#### Data provided

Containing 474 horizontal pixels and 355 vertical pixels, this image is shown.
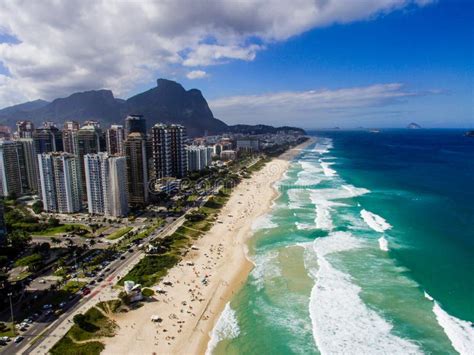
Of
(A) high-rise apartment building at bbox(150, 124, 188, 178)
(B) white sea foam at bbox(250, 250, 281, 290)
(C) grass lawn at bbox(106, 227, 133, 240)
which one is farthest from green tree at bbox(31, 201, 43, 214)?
(B) white sea foam at bbox(250, 250, 281, 290)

########

Edit the data above so that "high-rise apartment building" becomes "tall apartment building" wherever it appears, with nothing else changed, and leave the pictures out of your answer.

Containing 474 horizontal pixels and 355 vertical pixels, this image is shown.
Of
(A) tall apartment building at bbox(150, 124, 188, 178)
(B) white sea foam at bbox(250, 250, 281, 290)
(C) grass lawn at bbox(106, 227, 133, 240)
which one is farthest from green tree at bbox(31, 201, 43, 214)?
(B) white sea foam at bbox(250, 250, 281, 290)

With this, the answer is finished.